**To do:**
In the listing below, locate the line containing "How far is the weathered"; reproduce that line and all lines that follow it, unchanged.

----- Data supplied -----

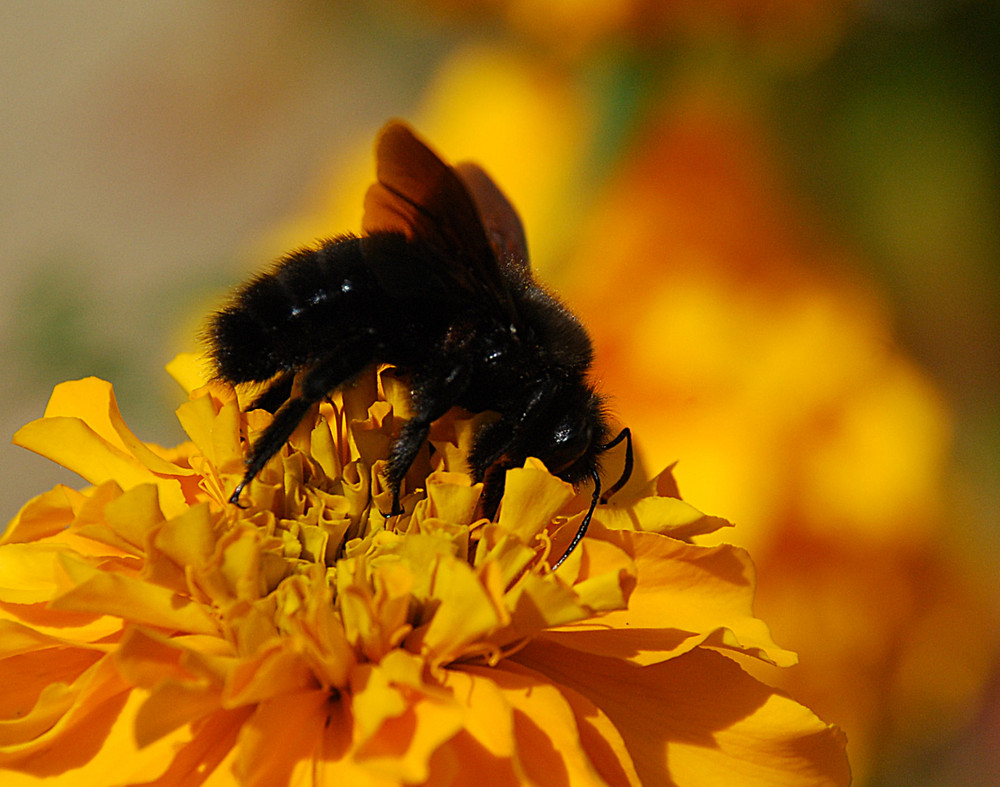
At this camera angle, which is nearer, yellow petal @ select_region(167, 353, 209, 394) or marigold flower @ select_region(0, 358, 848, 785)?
marigold flower @ select_region(0, 358, 848, 785)

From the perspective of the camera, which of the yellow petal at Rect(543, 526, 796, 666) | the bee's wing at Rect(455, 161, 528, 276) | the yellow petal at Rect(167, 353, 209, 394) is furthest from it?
the bee's wing at Rect(455, 161, 528, 276)

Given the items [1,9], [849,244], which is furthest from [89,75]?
[849,244]

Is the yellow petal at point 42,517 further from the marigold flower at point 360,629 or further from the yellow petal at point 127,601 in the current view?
the yellow petal at point 127,601

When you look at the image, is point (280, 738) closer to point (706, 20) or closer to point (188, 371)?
point (188, 371)

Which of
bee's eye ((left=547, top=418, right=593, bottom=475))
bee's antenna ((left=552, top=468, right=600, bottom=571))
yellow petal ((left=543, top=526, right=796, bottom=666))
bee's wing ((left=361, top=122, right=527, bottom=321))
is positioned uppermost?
bee's wing ((left=361, top=122, right=527, bottom=321))

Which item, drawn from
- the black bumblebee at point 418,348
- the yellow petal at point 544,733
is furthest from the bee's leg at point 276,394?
the yellow petal at point 544,733

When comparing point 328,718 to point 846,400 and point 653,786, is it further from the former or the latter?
point 846,400

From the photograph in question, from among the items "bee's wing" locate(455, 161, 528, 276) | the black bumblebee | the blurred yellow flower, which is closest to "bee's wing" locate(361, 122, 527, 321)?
the black bumblebee

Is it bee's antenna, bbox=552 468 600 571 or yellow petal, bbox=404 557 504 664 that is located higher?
bee's antenna, bbox=552 468 600 571

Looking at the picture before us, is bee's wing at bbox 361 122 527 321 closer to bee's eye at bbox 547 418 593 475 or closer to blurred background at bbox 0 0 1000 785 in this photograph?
bee's eye at bbox 547 418 593 475
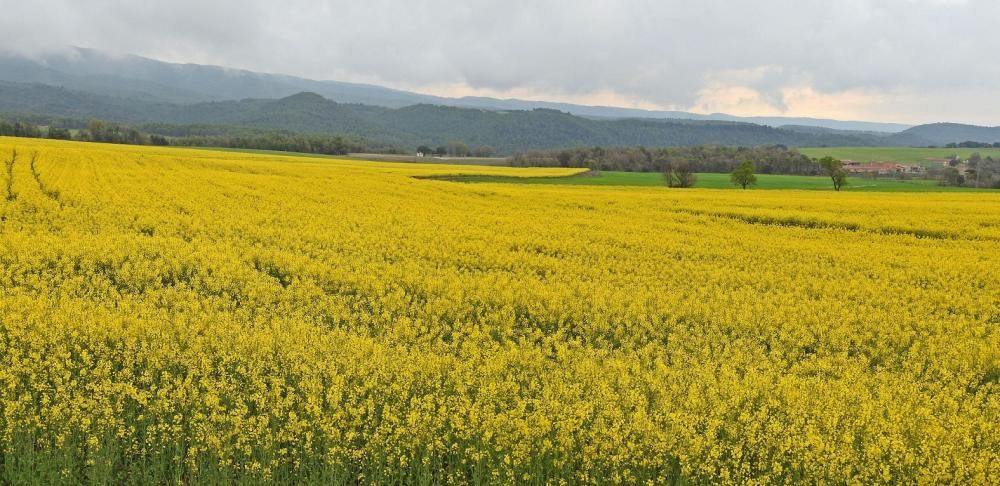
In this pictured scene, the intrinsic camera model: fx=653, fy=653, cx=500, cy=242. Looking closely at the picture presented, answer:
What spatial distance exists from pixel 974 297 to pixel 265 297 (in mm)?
15558

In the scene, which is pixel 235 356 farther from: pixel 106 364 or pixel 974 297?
pixel 974 297

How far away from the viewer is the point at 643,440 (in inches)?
271

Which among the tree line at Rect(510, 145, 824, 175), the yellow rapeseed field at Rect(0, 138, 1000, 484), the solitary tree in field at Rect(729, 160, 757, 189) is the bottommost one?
the yellow rapeseed field at Rect(0, 138, 1000, 484)

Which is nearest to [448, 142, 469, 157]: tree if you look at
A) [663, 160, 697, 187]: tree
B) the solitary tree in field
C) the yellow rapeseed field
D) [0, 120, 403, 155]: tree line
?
[0, 120, 403, 155]: tree line

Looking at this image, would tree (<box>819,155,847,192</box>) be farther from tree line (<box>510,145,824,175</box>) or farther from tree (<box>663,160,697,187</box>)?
tree line (<box>510,145,824,175</box>)

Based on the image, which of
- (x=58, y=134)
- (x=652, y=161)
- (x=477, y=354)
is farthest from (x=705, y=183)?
(x=58, y=134)

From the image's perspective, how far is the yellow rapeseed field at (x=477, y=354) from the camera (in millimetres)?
6777

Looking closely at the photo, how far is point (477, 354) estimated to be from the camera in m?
9.64

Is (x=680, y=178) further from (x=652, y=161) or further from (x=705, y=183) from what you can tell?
(x=652, y=161)

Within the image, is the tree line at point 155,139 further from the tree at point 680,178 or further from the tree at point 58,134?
the tree at point 680,178

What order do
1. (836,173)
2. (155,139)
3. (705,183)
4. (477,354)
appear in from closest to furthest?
(477,354)
(836,173)
(705,183)
(155,139)

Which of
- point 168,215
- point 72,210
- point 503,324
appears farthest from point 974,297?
point 72,210

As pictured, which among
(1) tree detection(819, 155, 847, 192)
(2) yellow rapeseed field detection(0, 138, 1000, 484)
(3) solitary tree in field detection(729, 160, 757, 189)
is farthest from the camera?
(1) tree detection(819, 155, 847, 192)

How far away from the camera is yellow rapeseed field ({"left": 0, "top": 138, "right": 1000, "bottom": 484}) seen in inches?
267
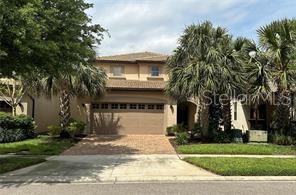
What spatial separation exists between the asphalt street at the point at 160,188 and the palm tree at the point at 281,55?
34.4 feet

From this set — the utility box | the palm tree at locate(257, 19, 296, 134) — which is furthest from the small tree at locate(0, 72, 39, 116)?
the palm tree at locate(257, 19, 296, 134)

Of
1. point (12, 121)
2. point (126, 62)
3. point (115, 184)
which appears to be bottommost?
point (115, 184)

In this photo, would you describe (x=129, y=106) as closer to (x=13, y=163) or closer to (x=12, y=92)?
(x=12, y=92)

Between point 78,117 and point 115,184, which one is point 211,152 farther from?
point 78,117

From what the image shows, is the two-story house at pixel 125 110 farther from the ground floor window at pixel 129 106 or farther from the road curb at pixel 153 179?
the road curb at pixel 153 179

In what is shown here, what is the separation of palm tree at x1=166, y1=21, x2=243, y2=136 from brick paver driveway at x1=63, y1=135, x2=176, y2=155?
311 cm

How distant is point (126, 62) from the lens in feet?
112

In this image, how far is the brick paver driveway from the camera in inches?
800

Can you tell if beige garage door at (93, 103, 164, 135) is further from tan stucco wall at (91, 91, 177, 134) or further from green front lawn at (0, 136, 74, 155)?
green front lawn at (0, 136, 74, 155)

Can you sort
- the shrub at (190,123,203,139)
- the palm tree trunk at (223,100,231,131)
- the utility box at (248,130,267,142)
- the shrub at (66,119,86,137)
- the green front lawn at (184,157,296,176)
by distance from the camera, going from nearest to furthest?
the green front lawn at (184,157,296,176) → the utility box at (248,130,267,142) → the palm tree trunk at (223,100,231,131) → the shrub at (190,123,203,139) → the shrub at (66,119,86,137)

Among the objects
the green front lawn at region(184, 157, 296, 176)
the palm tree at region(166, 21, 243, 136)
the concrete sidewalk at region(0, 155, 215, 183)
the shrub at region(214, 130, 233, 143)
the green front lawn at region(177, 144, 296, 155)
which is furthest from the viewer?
the shrub at region(214, 130, 233, 143)

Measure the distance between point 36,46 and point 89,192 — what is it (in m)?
4.94

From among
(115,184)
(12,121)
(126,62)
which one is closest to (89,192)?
(115,184)

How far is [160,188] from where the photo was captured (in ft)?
37.5
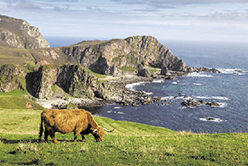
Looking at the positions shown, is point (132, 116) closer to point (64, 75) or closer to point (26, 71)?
point (64, 75)

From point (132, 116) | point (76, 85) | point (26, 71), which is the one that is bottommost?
point (132, 116)

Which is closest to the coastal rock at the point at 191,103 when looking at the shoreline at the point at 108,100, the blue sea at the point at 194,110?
the blue sea at the point at 194,110

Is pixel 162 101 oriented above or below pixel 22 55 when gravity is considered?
below

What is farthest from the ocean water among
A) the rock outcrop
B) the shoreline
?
the rock outcrop

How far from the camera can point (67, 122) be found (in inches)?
668

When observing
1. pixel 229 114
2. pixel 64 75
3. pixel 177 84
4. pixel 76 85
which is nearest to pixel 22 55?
pixel 64 75

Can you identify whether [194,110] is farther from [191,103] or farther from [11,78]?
[11,78]

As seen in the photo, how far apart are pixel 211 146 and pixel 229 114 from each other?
106 meters

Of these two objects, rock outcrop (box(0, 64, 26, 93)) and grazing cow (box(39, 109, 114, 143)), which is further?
rock outcrop (box(0, 64, 26, 93))

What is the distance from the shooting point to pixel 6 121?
1610 inches

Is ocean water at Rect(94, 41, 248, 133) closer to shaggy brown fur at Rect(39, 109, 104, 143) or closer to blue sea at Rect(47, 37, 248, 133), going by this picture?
blue sea at Rect(47, 37, 248, 133)

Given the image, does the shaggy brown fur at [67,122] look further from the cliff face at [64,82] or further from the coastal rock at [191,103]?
the cliff face at [64,82]

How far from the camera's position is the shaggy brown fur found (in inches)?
650

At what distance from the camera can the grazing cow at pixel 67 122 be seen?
1650cm
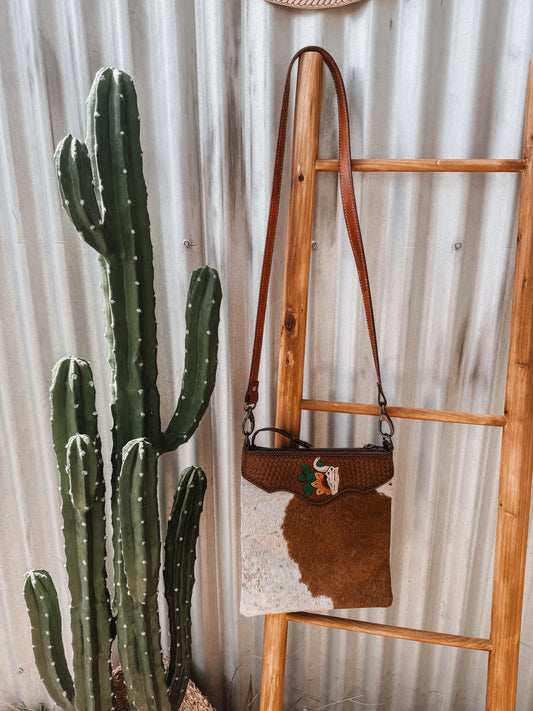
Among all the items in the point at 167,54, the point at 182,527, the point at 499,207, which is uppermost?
the point at 167,54

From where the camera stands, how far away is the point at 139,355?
82 cm

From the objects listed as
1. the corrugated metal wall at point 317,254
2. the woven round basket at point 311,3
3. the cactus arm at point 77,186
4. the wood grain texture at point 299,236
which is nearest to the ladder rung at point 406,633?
the corrugated metal wall at point 317,254

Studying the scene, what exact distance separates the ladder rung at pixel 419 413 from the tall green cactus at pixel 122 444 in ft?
0.71

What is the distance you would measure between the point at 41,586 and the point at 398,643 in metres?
0.84

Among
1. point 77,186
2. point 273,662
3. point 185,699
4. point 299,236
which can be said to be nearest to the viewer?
point 77,186

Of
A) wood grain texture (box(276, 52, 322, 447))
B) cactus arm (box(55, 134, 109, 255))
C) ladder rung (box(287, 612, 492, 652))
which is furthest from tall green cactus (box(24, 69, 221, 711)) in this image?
ladder rung (box(287, 612, 492, 652))

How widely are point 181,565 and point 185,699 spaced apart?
1.45 ft

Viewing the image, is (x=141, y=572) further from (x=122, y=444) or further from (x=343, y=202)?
(x=343, y=202)

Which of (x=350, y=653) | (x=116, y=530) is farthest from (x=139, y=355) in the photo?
(x=350, y=653)

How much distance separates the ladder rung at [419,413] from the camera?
0.86 m

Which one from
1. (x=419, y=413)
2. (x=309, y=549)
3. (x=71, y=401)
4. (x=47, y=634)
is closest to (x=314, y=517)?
(x=309, y=549)

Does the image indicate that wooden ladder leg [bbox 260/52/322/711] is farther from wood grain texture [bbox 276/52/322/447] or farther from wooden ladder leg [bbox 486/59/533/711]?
wooden ladder leg [bbox 486/59/533/711]

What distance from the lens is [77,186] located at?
736mm

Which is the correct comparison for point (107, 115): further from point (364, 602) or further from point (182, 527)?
point (364, 602)
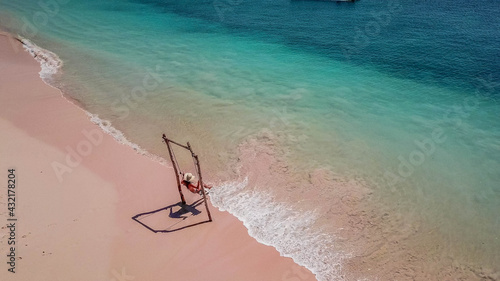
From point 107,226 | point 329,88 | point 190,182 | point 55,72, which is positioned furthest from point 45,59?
point 329,88

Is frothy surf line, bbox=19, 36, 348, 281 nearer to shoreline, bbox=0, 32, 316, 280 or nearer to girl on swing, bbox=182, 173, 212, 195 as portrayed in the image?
shoreline, bbox=0, 32, 316, 280

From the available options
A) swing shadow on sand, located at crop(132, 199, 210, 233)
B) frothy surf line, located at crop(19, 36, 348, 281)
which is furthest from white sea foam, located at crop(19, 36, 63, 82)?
swing shadow on sand, located at crop(132, 199, 210, 233)

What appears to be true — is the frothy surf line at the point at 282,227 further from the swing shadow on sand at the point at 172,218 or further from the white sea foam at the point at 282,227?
the swing shadow on sand at the point at 172,218

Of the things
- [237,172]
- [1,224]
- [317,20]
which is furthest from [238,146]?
[317,20]

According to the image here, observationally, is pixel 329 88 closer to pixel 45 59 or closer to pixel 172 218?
pixel 172 218

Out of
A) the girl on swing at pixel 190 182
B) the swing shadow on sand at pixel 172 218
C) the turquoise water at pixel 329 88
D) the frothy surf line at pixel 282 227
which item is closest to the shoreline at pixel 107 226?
the swing shadow on sand at pixel 172 218

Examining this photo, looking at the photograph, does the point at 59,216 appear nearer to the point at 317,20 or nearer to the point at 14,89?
the point at 14,89
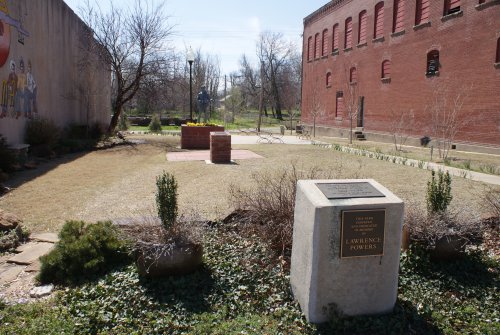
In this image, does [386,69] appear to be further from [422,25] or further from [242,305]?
[242,305]

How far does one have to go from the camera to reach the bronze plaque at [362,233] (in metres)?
3.48

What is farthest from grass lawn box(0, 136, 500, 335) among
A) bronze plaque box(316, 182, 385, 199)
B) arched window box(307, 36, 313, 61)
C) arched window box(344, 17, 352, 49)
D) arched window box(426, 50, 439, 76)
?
arched window box(307, 36, 313, 61)

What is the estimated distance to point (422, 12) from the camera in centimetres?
2252

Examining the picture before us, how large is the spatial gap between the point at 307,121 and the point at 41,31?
2572 centimetres

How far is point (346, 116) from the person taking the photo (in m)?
30.5

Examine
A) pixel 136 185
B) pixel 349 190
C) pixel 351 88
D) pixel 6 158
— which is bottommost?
pixel 136 185

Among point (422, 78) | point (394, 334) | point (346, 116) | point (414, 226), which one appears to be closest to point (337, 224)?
point (394, 334)

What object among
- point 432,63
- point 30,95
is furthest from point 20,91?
point 432,63

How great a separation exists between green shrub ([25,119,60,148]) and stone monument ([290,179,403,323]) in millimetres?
12537

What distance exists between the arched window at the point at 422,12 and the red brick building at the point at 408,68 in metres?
0.05

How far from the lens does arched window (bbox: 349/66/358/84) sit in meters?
29.5

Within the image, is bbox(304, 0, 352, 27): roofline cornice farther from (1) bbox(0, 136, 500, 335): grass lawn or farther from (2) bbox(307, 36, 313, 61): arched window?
(1) bbox(0, 136, 500, 335): grass lawn

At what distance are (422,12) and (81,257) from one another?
76.0 ft

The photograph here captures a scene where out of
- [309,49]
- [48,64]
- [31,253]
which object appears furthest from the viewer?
[309,49]
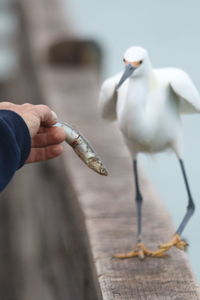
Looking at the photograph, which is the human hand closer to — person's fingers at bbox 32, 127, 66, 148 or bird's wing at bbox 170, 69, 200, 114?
person's fingers at bbox 32, 127, 66, 148

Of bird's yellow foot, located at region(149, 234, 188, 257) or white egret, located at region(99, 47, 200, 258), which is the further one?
white egret, located at region(99, 47, 200, 258)

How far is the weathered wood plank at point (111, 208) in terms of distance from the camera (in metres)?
2.86

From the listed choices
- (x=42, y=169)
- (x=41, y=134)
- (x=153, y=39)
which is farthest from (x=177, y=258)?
(x=153, y=39)

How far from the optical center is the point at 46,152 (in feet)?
9.61

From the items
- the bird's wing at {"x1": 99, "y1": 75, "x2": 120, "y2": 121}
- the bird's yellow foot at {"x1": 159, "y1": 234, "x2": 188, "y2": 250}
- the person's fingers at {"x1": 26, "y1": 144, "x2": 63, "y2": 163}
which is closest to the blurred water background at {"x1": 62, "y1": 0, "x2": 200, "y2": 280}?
the bird's wing at {"x1": 99, "y1": 75, "x2": 120, "y2": 121}

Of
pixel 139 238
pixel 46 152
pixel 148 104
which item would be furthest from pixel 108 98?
pixel 46 152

-----

**Output of the exercise:**
How far is the weathered wood plank at point (111, 208) in terms of distance from the camera (in metres)?
2.86

From the listed choices
- (x=42, y=169)
- (x=41, y=134)
- (x=153, y=39)
which is farthest from (x=177, y=258)?
(x=153, y=39)

How far from the optical center is the point at 46,152 (in feet)?
9.61

From the items
- the bird's wing at {"x1": 99, "y1": 75, "x2": 120, "y2": 121}
- the bird's yellow foot at {"x1": 159, "y1": 234, "x2": 188, "y2": 250}
- the person's fingers at {"x1": 26, "y1": 144, "x2": 63, "y2": 163}
which is closest to the blurred water background at {"x1": 62, "y1": 0, "x2": 200, "y2": 280}?
the bird's wing at {"x1": 99, "y1": 75, "x2": 120, "y2": 121}

Of
pixel 139 238
pixel 46 152
pixel 148 104
which item would be furthest from pixel 108 98?
pixel 46 152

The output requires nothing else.